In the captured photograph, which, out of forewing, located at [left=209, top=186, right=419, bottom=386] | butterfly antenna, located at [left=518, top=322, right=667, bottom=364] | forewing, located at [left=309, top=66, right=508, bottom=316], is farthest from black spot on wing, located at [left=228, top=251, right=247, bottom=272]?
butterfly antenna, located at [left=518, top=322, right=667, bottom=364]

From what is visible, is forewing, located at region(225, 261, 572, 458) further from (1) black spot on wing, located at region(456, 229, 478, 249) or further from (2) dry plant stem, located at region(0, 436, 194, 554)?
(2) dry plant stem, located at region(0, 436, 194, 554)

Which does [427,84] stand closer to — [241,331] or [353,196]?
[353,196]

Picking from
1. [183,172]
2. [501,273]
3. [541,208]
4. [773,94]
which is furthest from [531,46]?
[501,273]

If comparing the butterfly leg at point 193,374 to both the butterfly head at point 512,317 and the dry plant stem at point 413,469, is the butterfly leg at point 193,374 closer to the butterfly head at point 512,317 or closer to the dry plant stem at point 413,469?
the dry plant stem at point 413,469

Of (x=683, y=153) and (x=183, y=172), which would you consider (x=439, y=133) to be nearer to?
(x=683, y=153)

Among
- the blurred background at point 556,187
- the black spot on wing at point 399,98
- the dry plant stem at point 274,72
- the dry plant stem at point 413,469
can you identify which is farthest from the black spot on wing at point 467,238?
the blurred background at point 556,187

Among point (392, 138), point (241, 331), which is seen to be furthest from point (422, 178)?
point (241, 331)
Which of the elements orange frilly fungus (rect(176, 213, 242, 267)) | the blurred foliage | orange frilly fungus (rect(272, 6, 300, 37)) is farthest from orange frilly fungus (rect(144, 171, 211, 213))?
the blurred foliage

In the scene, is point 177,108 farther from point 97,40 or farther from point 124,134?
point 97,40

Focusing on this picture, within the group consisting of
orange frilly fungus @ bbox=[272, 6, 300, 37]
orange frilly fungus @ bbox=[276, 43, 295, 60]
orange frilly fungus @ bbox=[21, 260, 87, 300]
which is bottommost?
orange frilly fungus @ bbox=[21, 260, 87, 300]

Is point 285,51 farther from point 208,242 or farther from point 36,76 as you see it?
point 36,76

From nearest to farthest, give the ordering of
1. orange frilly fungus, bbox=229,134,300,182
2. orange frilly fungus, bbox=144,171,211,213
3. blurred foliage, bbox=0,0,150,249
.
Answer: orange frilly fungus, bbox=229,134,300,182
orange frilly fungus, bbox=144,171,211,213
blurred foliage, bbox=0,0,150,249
▬▬▬
YOUR INSTRUCTIONS → Give again, word for word, every line from the one holding "Focusing on this" to the end of the data.

COMPLETE ANSWER →
Focusing on this picture, within the group consisting of
orange frilly fungus @ bbox=[272, 6, 300, 37]
orange frilly fungus @ bbox=[276, 43, 295, 60]
orange frilly fungus @ bbox=[21, 260, 87, 300]
which is bottommost?
orange frilly fungus @ bbox=[21, 260, 87, 300]

Is point 285,51 farther from point 208,242 or farther from point 36,76 as you see it?
point 36,76

From nearest to farthest, give the ordering of
1. orange frilly fungus, bbox=229,134,300,182
2. orange frilly fungus, bbox=144,171,211,213
3. blurred foliage, bbox=0,0,150,249
.
Answer: orange frilly fungus, bbox=229,134,300,182
orange frilly fungus, bbox=144,171,211,213
blurred foliage, bbox=0,0,150,249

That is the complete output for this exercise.